Anne Broache Staff Writer, CNET News.com
Anne Broache
covers Capitol Hill goings-on and technology policy from Washington, D.C.
Anne Broache
2 min read

Imagine if all it took to get inside widely-used Diebold electronic voting machines--perhaps with malicious intentions, such as installing tally-altering software on its memory card--was a photograph of the key to the system's physical lock.

Thanks to a little help from the e-voting outfit itself, it may actually be that simple, a security researcher from Princeton University suggested this week.

According to J. Alex Halderman, a computer science PhD student, a picture of the key published at Diebold's online store was a veritable blueprint for filing down ordinary hardware-store cabinet keys to an identical shape.

Ross Kinard of the site SploitCast, which calls itself "the podcast for hackers, geeks, and the security paranoid," alerted Halderman to the vulnerability. Kinard recently mailed three of his homemade keys to Halderman, who then successfully used them to unlock a Diebold AccuVote-TS machine.

Halderman had the machine on hand because he and his Princeton colleagues happened to test the same breed of paperless machine before arriving at a damning security assessment last fall. They estimated that system and an updated version would be used by about 10 percent of the voting population last year.

At the time, they said it would take only seconds to pick the lock guarding the machine's memory card--and beyond that, it could be opened with the same keys typically used with hotel minibars and jukeboxes. With less than one minute of physical access to a machine, a hacker could install corruptive software on the memory cards inside, the study reported.

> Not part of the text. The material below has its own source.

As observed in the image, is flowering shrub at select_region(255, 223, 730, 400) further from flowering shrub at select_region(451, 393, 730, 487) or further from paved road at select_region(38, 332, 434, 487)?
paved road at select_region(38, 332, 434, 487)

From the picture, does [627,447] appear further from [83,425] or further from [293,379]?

The latest incident is another strike against Diebold, as any security-conscious vendor should know better than to let slip a picture of something like a key, Halderman said. "The shape of a key is like a password," he wrote, "it only provides security if you keep it secret from the bad guys."

As of Thursday morning, the original key photo had disappeared from the site, replaced by a "smart key security key card." What purports to be the original screen shot and photo has already been immortalized on some blogs.

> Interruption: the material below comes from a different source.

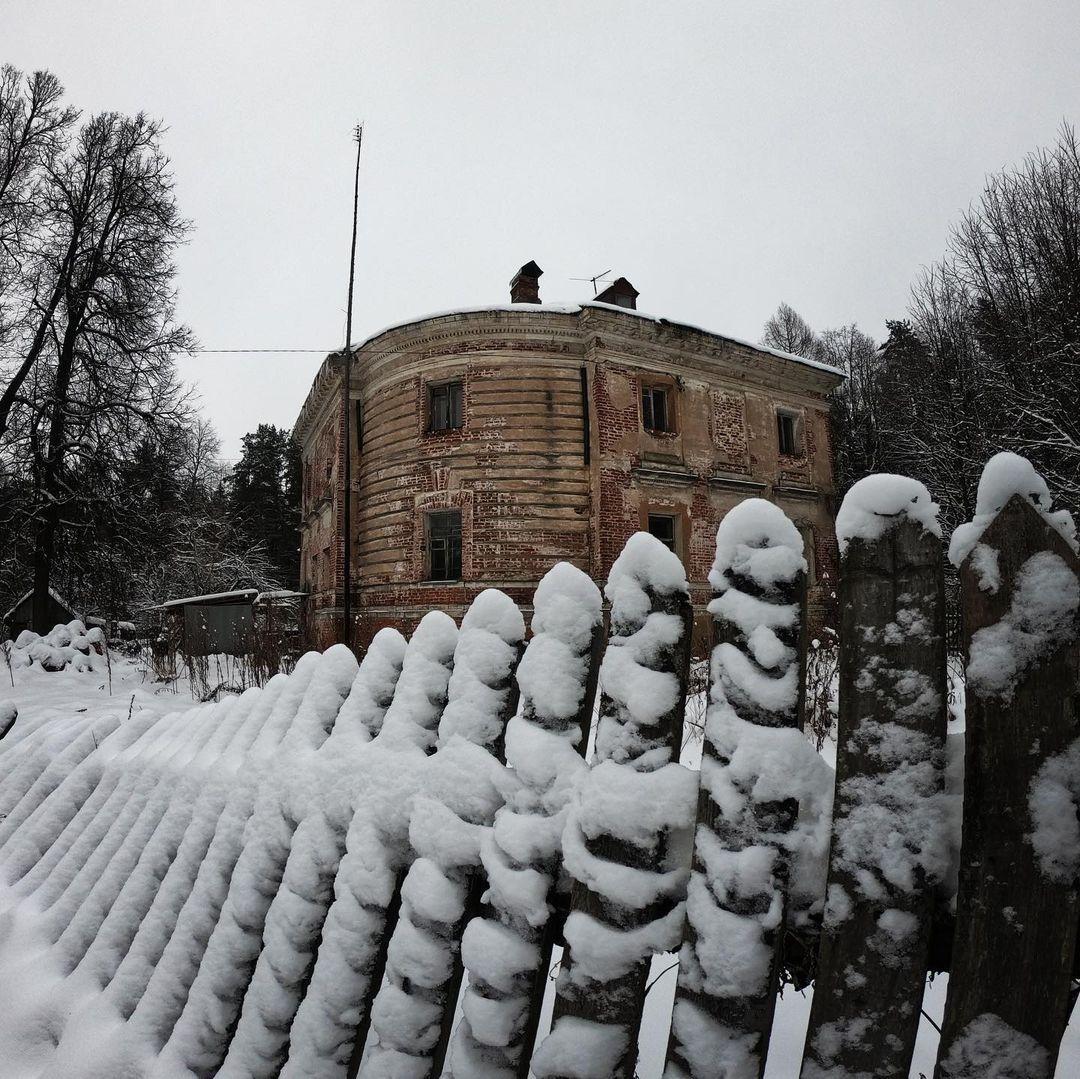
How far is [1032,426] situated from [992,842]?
554 inches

In a telephone interview, Diebold spokesman Mark Radke said the photograph had been removed because of the blogosphere buzz. He acknowledged that a single key can unlock every voting machine within a particular Diebold model but defended the decision.

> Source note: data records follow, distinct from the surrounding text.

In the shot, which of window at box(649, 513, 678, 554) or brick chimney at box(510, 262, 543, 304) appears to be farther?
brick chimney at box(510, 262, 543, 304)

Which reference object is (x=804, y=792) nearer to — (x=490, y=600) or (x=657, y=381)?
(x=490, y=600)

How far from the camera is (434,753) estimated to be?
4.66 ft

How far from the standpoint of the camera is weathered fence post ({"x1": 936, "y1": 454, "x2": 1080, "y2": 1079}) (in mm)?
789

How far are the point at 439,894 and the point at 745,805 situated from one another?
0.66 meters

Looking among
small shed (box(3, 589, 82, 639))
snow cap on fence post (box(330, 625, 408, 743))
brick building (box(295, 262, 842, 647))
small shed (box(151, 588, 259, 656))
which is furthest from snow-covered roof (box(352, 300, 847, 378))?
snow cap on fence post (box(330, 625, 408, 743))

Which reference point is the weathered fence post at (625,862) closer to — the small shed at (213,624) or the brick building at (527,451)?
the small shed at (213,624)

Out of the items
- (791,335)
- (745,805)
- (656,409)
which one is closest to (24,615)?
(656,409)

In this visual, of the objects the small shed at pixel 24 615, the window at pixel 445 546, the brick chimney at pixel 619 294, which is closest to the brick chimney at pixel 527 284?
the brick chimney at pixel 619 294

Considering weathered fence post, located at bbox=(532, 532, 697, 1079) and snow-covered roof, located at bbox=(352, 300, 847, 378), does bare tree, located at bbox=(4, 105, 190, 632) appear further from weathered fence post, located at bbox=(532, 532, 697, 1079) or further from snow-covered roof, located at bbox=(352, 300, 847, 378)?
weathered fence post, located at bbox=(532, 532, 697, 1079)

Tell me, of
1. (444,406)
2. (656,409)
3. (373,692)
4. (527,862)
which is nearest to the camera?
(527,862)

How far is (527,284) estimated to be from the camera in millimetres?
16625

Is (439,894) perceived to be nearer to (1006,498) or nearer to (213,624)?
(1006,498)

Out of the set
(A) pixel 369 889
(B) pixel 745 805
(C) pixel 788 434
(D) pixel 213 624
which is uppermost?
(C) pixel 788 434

"Can you imagine, if the wrong keys went to the wrong precincts the morning of the election, what would happen?" he asked.

If a jurisdiction ever wants to changes its keys and locks, "that can certainly be done," he added, but the locks are "just one layer of many physical layers of security" on the company's machines.

If someone duplicated a key, he also would have to break a seal on the machine to get to the lock, and that would be visible to others, Radke said.

"These are people that don't have election experience making some of these comments," he said.